Bell Sr. and Grace Hicks Bell. He grew up in Miami, Fla., and enlisted
in the Marine Corps in l936 at the age of 17. He honorably and bravely
served his country for 39 years, retiring with the rank of colonel from
the U.S. Marine Corps. After boot camp at Parris Island, S.C., Col. Bell
went to China and served with the 4th Marines during the Sino-Japanese
War. He spent several years in China and served throughout the Pacific
aboard the flagship of the Asiatic fleet, the USS Augusta, serving as an
orderly and bodyguard for Admiral Yarnell. During his China years, he
won the Asiatic Pacific and All Navy boxing championships. During World
War II, Mst. Sgt. Bell participated in the battles of Gaudalcanal,
Bougainville, Guam and Okinawa. After World War II, 1st Lt. Bell was
ordered back to China. He later served in the Korean War, where he
became company commander of A/1/7. Lt.
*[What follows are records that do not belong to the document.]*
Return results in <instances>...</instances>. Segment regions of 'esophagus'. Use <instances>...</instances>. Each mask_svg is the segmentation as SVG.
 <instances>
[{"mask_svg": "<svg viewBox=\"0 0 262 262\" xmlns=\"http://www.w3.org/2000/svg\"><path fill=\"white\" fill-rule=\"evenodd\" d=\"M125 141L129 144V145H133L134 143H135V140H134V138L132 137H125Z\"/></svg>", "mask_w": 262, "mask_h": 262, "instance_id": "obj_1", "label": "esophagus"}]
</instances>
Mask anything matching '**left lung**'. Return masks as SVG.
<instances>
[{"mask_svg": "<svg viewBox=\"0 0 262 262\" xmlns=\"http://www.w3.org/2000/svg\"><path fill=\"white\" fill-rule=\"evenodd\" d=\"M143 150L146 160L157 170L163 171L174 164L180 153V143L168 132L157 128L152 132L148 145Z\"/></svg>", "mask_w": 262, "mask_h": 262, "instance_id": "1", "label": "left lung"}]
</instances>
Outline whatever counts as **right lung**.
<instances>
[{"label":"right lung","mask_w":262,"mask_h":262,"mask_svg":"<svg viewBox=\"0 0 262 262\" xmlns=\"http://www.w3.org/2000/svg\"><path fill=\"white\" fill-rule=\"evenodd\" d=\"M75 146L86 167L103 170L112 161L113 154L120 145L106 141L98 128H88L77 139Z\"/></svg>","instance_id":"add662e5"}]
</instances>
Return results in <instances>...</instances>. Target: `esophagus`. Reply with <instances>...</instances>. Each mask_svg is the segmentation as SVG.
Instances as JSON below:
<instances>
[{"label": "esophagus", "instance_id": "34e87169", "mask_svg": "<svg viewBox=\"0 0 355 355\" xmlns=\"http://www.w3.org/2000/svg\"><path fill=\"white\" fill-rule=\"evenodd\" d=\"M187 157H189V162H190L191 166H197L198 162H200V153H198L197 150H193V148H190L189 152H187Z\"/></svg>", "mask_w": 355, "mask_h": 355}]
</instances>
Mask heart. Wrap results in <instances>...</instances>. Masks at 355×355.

Col. Bell served as the battalion
commander for the 1st Battalion, 1st Marines, in Vietnam for two
consecutive tours. In l967, Col. Bell returned from Vietnam to serve as
inspector for the 2nd Marine Division at Camp LeJeune, N.C. He then went
to Guantanamo Bay, Cuba, where he was commanding officer of Marine
Barracks and Ground Forces Defense Commander for the U.S. Naval Base. He
later was Chief o f Staff for Landing Forces Training Command in
Coronado, Calif. In l973, he went to Okinawa as commanding officer of
Camp Butler. Upon returning to Camp LeJeune, he retired after 39 years
service in the Marine Corps, starting as private and retiring as
colonel. 

 His distinguished and highly decorated
service to his country made him among the most decorated and respected
Marines of all times. His decorations include two Navy Crosses (the
nation's second highest decoration), two Silver Stars, Legion of Merit
with Combat V, Bronze Star with Combat V, five Purple Hearts, Combat
Action Ribbon, four Presidential Unit Citations, four Navy Unit
Citations, Good Conduct Medal with two Stars, Yangtze Service Medal,
China Service Medal with Bronze Star, National Defense Service Medal
with Bronze Star, Korean Service Medal with four Bronze Stars, Vietnam
Service Medal with three Bronze Stars, Vietnam Cross of Gallantry with
two Gold Palms and one Gold Star among others. He enjoyed attending
military reunions around the country. After retirement to Nettleton,
Col. Bell completely devoted himself to country living and raising his
two sons. He enjoyed fishing with them and gardening. He was a member of
the Nettleton United Methodist Church.

Marines all around the country are
diminished at Col. Bell's passing and he will be remembered for years to
come among America's great military leaders in the mold of the "Greatest
Generation."


Another hero gone....

Charles


----------



## ccheese (Jul 7, 2009)

There's a story that goes with Col. Bell. It goes like this....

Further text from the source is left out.